WHAT TO DO - Each entry that follows should be retyped in full and exactly.

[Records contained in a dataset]
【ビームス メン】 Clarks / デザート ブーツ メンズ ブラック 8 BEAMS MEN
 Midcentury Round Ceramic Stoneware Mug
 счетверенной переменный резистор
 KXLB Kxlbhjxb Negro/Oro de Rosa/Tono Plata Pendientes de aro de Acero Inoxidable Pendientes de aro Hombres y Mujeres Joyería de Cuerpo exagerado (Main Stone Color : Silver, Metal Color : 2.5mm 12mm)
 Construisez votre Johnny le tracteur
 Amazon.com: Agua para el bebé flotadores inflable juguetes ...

TASK SOLUTION -
【ビームス メン】 Clarks / デザート ブーツ メンズ ブラック 8 BEAMS MEN
 Midcentury Round Ceramic Stoneware Mug
 счетверенной переменный резистор
 KXLB Kxlbhjxb Negro/Oro de Rosa/Tono Plata Pendientes de aro de Acero Inoxidable Pendientes de aro Hombres y Mujeres Joyería de Cuerpo exagerado (Main Stone Color : Silver, Metal Color : 2.5mm 12mm)
 Construisez votre Johnny le tracteur
 Amazon.com: Agua para el bebé flotadores inflable juguetes ...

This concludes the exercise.